New in Tableau Prep: Automatically identify data quality issues with Data Roles

Discover how these features save you time in getting your data ready for analysis.

Let’s face it, data often contains inaccuracies that you have to find and fix—and it would save a lot of time if your data preparation tool could find these data quality issues for you. We are excited to introduce Data Roles in the September release of Tableau Prep (2018.2.3). Tell Prep what your data values represent and it will automatically identify the values that don't match.

This release of Tableau Prep also includes user experience improvements like the ability to directly fix join clauses and get better feedback when you rename or group values.

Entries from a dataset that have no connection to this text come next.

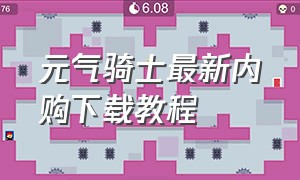 76

6.08

0

元气骑士最新内购下载教程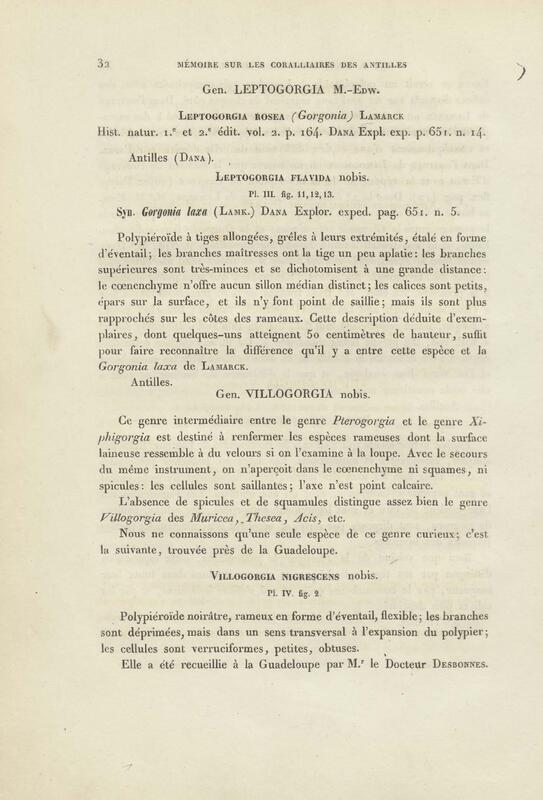 32 MÉMOIRE SUR LES CORALLIAIRES DES ANTILLES

Gen. LEPTOGORGIA M.-Edw.

Leptogorgia rosea (Gorgonia) Lamarck
Hist. natur. 1.e et 2.e édit. vol. 2. p. 164. Dana Expl. exp. p. 651. n. 14.

Antilles (Dana).

Leptogorgia flavida nobis.
Pl. III. fig. 11, 12, 13.
Syn. Gorgonia laxa (Lamk.) Dana Explor. exped. pag. 651. n. 5.

Polypiéroïde à tiges allongées, grêles à leurs extrémités, étalé en forme d'éventail; les branches maîtresses ont la tige un peu aplatie: les branches supérieures sont très-minces et se dichotomisent à une grande distance: le cœnenchyme n'offre aucun sillon médian distinct; les calices sont petits, épars sur la surface, et ils n'y font point de saillie; mais ils sont plus rapprochés sur les côtes des rameaux. Cette description déduite d'exemplaires, dont quelques-uns atteignent 50 centimètres de hauteur, suffit pour faire reconnaître la différence qu'il y a entre cette espèce et la Gorgonia laxa de Lamarck.
Antilles.

Gen. VILLOGORGIA nobis.

Ce genre intermédiaire entre le genre Pterogorgia et le genre Xiphigorgia est destiné à renfermer les espèces rameuses dont la surface laineuse ressemble à du velours si on l'examine à la loupe. Avec le secours du même instrument, on n'aperçoit dans le cœnenchyme ni squames, ni spicules: les cellules sont saillantes; l'axe n'est point calcaire.

L'absence de spicules et de squamules distingue assez bien le genre Villogorgia des Muricea, Thesea, Acis, etc.

Nous ne connaissons qu'une seule espèce de ce genre curieux; c'est la suivante, trouvée près de la Guadeloupe.

Villogorgia nigrescens nobis.
Pl. IV. fig. 2

Polypiéroïde noirâtre, rameux en forme d'éventail, flexible; les branches sont déprimées, mais dans un sens transversal à l'expansion du polypier; les cellules sont verruciformes, petites, obtuses.

Elle a été recueillie à la Guadeloupe par M.r le Docteur Desbonnes.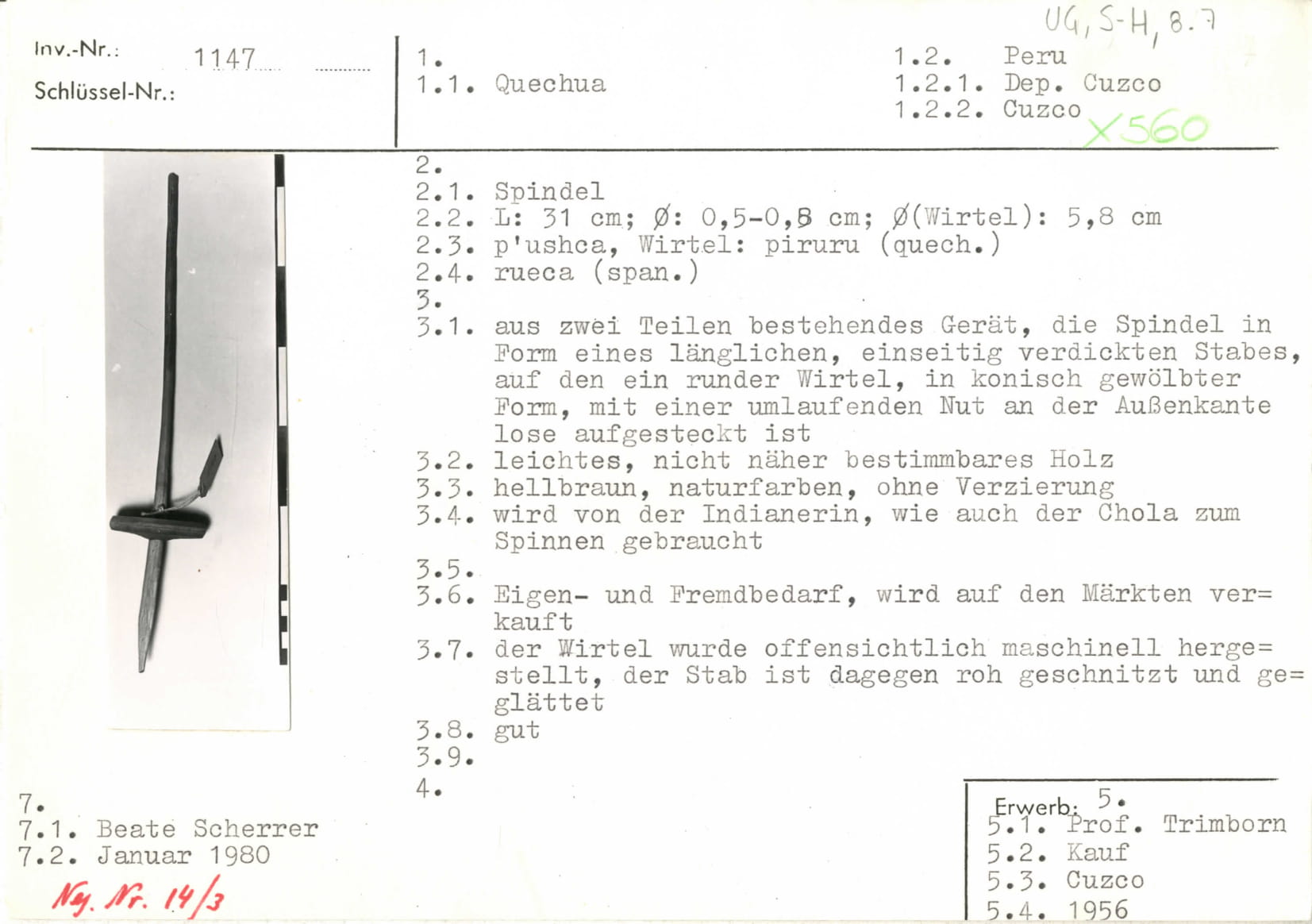 UG, S-H, 8.7

Inv.-Nr.: 1147
Schlüssel-Nr.:

1.
1.1. Quechua

1.2. Peru
1.2.1. Dep. Cuzco
1.2.2. Cuzco

X560

2.
2.1. Spindel
2.2. L: 31 cm; Ø: 0,5-0,8 cm; Ø(Wirtel): 5,8 cm
2.3. p'ushca, Wirtel: piruru (quech.)
2.4. rueca (span.)
3.
3.1. aus zwei Teilen bestehendes Gerät, die Spindel in Form eines länglichen, einseitig verdickten Stabes, auf den ein runder Wirtel, in konisch gewölbter Form, mit einer umlaufenden Nut an der Außenkante lose aufgesteckt ist
3.2. leichtes, nicht näher bestimmbares Holz
3.3. hellbraun, naturfarben, ohne Verzierung
3.4. wird von der Indianerin, wie auch der Chola zum Spinnen gebraucht
3.5.
3.6. Eigen- und Fremdbedarf, wird auf den Märkten ver= kauft
3.7. der Wirtel wurde offensichtlich maschinell herge= stellt, der Stab ist dagegen roh geschnitzt und ge= glättet
3.8. gut
3.9.
4.

7.
7.1. Beate Scherrer
7.2. Januar 1980

Neg. Nr. 14/3

Erwerb: 5.
5.1. Prof. Trimborn
5.2. Kauf
5.3. Cuzco
5.4. 1956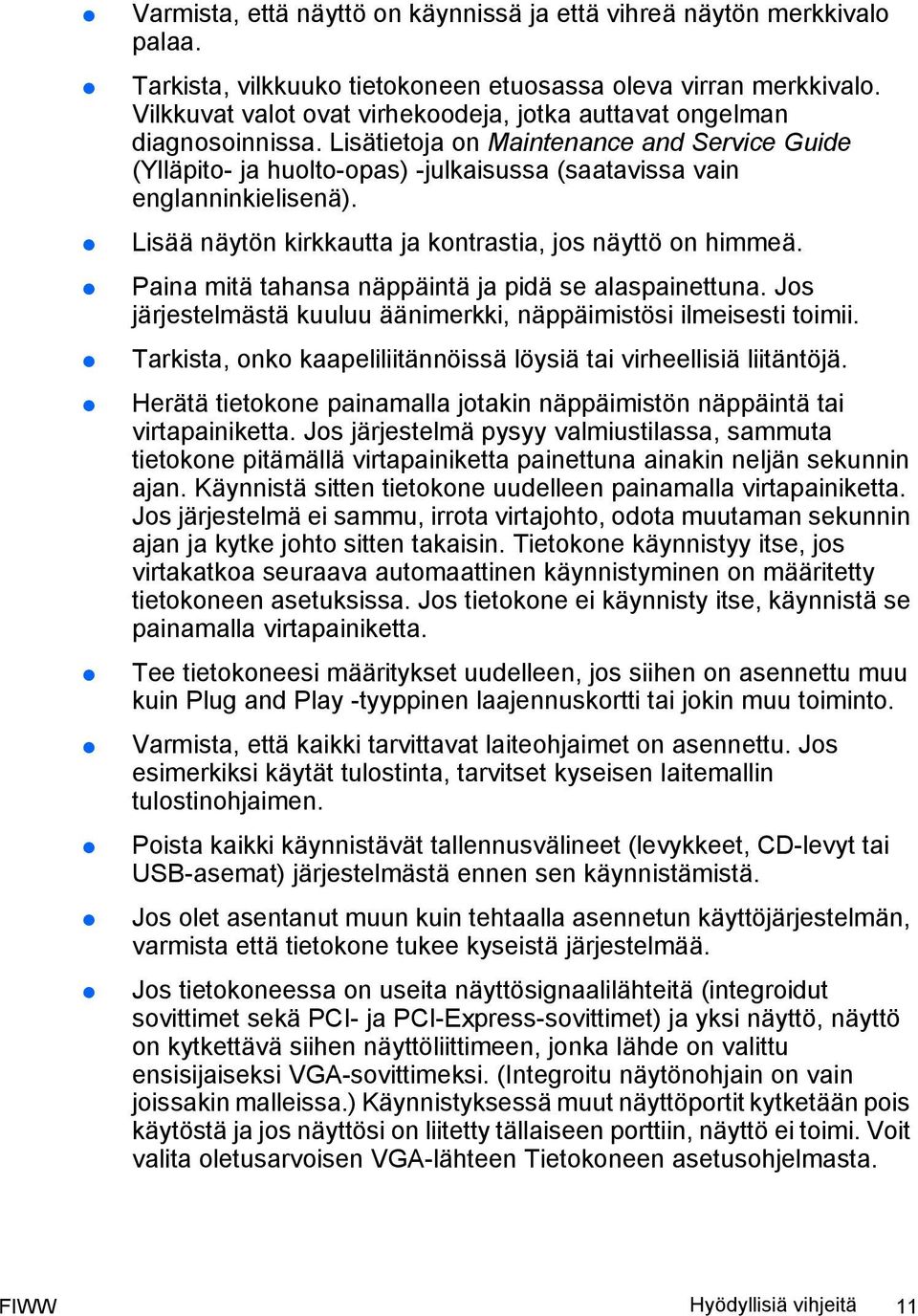 ● Varmista, että näyttö on käynnissä ja että vihreä näytön merkkivalo palaa.

● Tarkista, vilkkuuko tietokoneen etuosassa oleva virran merkkivalo. Vilkkuvat valot ovat virhekoodeja, jotka auttavat ongelman diagnosoinnissa. Lisätietoja on Maintenance and Service Guide (Ylläpito- ja huolto-opas) -julkaisussa (saatavissa vain englanninkielisenä).

● Lisää näytön kirkkautta ja kontrastia, jos näyttö on himmeä.

● Paina mitä tahansa näppäintä ja pidä se alaspainettuna. Jos järjestelmästä kuuluu äänimerkki, näppäimistösi ilmeisesti toimii.

● Tarkista, onko kaapeliliitännöissä löysiä tai virheellisiä liitäntöjä.

● Herätä tietokone painamalla jotakin näppäimistön näppäintä tai virtapainiketta. Jos järjestelmä pysyy valmiustilassa, sammuta tietokone pitämällä virtapainiketta painettuna ainakin neljän sekunnin ajan. Käynnistä sitten tietokone uudelleen painamalla virtapainiketta. Jos järjestelmä ei sammu, irrota virtajohto, odota muutaman sekunnin ajan ja kytke johto sitten takaisin. Tietokone käynnistyy itse, jos virtakatkoa seuraava automaattinen käynnistyminen on määritetty tietokoneen asetuksissa. Jos tietokone ei käynnisty itse, käynnistä se painamalla virtapainiketta.

● Tee tietokoneesi määritykset uudelleen, jos siihen on asennettu muu kuin Plug and Play -tyyppinen laajennuskortti tai jokin muu toiminto.

● Varmista, että kaikki tarvittavat laiteohjaimet on asennettu. Jos esimerkiksi käytät tulostinta, tarvitset kyseisen laitemallin tulostinohjaimen.

● Poista kaikki käynnistävät tallennusvälineet (levykkeet, CD-levyt tai USB-asemat) järjestelmästä ennen sen käynnistämistä.

● Jos olet asentanut muun kuin tehtaalla asennetun käyttöjärjestelmän, varmista että tietokone tukee kyseistä järjestelmää.

● Jos tietokoneessa on useita näyttösignaalilähteitä (integroidut sovittimet sekä PCI- ja PCI-Express-sovittimet) ja yksi näyttö, näyttö on kytkettävä siihen näyttöliittimeen, jonka lähde on valittu ensisijaiseksi VGA-sovittimeksi. (Integroitu näytönohjain on vain joissakin malleissa.) Käynnistyksessä muut näyttöportit kytketään pois käytöstä ja jos näyttösi on liitetty tällaiseen porttiin, näyttö ei toimi. Voit valita oletusarvoisen VGA-lähteen Tietokoneen asetusohjelmasta.

FIWW Hyödyllisiä vihjeitä 11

Plus, you can now connect to data in MongoDB.

Let’s see how these features save you time in getting your data ready for analysis.

Identify data quality issues by assigning Data Roles 

When you clean data, you often have to find inaccurate data values that represent real-world entities like country or airport names. This can be a tedious and error-prone process as you validate data values manually or bring in expected values from other data sources. Tableau Prep now recognizes a set of real-world entities including the eight geographic roles Tableau Desktop knows about, as well as email addresses and URLs.

Now you can set up the Data Role of a field to let Tableau Prep know what real-world entity the field represents. Tableau Prep uses this to validate the data values and automatically identify invalid values for you to clean your data. You can filter the field to focus on invalid values and fix them by renaming the values or filtering them out. Data roles help you set up expectations about a data field, so Prep can do the heavy-lifting of analyzing the data quality. We will continue to add roles in upcoming releases and would love your feedback in the forums.

Fix data mismatches directly in a join step

Finding mismatches in a join step is easy in Tableau Prep because they show up as red text. However, previously, you couldn’t directly fix these mismatches in the join step. Now, you can directly edit unexpected values in join clauses that are made up of single or multiple fields, to match them up as appropriate. This helps you stay in the flow of your task.